Some of you know that Logan, Parker’s brother, has migraines... well his neurologist referred him to Parker’s pediatric rheumatologist to be checked to “rule out JA”.  Last Tuesday was the big day.  Parents know in their gut when something is not quite right, but we were so holding out hope that we just were completely wrong.  Logan has enthesitis-related juvenile arthritis which is considered a spondylopathy.  Click for more information...

This form of JA is less aggressive and dangerous than Parker, but none the less it is yet another autoimmune issue that our family is battling.  Logan also has some other issues…weird eye and skin issues and one side of his back is higher than the other.  The doctor is running many panels of blood to look at other possible autoimmune diseases.  She is also referring him to a pediatric orthopedic doctor for his back.  His right shoulder blade wings out considerably and she said this could be a developmental issue, a form of scoliosis where the spine twists, or some other issue.  Of course we are all thinking:  is this tied to his incredible migraines?  So before he starts PT we are going to get this checked out too.

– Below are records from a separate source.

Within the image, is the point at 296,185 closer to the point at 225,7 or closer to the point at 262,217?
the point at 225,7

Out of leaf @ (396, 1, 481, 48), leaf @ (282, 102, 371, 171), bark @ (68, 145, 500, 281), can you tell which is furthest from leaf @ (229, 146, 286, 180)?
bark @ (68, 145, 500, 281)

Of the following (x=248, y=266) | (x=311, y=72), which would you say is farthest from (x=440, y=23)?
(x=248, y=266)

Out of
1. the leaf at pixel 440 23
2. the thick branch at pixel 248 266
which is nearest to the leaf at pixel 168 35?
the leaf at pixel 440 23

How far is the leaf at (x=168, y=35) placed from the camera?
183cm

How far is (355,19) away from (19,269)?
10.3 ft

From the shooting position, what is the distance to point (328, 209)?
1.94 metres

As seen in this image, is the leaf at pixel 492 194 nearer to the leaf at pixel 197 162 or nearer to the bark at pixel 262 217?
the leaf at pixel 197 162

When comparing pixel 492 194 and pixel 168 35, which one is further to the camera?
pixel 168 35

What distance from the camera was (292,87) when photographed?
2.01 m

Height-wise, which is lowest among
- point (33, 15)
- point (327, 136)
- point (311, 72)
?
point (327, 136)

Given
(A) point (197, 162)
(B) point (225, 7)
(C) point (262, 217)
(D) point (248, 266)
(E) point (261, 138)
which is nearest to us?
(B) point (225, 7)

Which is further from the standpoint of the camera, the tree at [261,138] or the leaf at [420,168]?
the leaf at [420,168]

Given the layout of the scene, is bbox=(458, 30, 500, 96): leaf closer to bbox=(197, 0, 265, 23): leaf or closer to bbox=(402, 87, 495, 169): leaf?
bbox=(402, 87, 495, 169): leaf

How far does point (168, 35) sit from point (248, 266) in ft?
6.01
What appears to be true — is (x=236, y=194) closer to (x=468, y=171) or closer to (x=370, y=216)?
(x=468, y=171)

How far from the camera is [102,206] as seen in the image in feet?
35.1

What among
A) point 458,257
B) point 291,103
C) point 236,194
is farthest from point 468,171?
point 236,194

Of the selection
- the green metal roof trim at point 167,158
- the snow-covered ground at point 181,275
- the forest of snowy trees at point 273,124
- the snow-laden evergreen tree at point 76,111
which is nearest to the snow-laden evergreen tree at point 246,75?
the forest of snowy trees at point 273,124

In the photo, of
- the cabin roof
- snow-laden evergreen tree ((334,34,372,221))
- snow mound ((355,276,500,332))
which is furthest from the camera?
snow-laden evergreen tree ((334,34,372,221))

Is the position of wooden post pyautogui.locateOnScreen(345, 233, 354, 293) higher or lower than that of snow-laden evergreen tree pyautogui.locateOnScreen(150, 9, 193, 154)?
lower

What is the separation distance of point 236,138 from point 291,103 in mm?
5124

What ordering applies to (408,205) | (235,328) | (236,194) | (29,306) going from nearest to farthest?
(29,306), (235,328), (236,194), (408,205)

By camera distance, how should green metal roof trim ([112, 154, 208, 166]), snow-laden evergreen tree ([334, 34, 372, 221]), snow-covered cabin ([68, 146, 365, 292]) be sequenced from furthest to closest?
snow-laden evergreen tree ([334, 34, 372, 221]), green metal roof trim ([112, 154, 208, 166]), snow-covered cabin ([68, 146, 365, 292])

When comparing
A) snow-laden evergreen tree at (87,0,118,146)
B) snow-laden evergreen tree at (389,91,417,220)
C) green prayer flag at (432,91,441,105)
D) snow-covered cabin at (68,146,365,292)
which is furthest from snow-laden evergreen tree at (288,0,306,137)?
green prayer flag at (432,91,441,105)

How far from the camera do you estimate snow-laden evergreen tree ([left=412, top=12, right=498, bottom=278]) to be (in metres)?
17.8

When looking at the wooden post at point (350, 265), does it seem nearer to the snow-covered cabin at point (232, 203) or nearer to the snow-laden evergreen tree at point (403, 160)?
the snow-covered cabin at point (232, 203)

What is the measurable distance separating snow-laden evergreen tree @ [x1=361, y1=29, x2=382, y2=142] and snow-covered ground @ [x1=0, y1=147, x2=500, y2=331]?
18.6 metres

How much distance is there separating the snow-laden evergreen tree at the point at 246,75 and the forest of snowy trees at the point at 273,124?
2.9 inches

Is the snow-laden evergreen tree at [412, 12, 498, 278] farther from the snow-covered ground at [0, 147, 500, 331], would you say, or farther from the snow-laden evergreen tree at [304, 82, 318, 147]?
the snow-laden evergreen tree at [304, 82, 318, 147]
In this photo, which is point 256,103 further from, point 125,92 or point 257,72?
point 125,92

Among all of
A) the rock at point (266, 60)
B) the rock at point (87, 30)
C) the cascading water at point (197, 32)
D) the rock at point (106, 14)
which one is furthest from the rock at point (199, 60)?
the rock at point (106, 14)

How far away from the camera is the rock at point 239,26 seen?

Our family is working hard to focus on gains, life’s gifts, and our incredible relationships.  If ever there was a time to be thankful, it is certainly now.  Tomorrow is the Arthritis Walk and with every single step we take and every turn of the wheel chair wheels, we will be hoping for a CURE in our near future.  Now for both our boys and me…last night my amazing, funny, loving husband said he wants to sing me a Sesame Street song and he starts singing “One of These Things is Not Like the Others”…Of course I couldn’t help but laugh…so whether we are laughing or crying…I am so glad we are doing it together.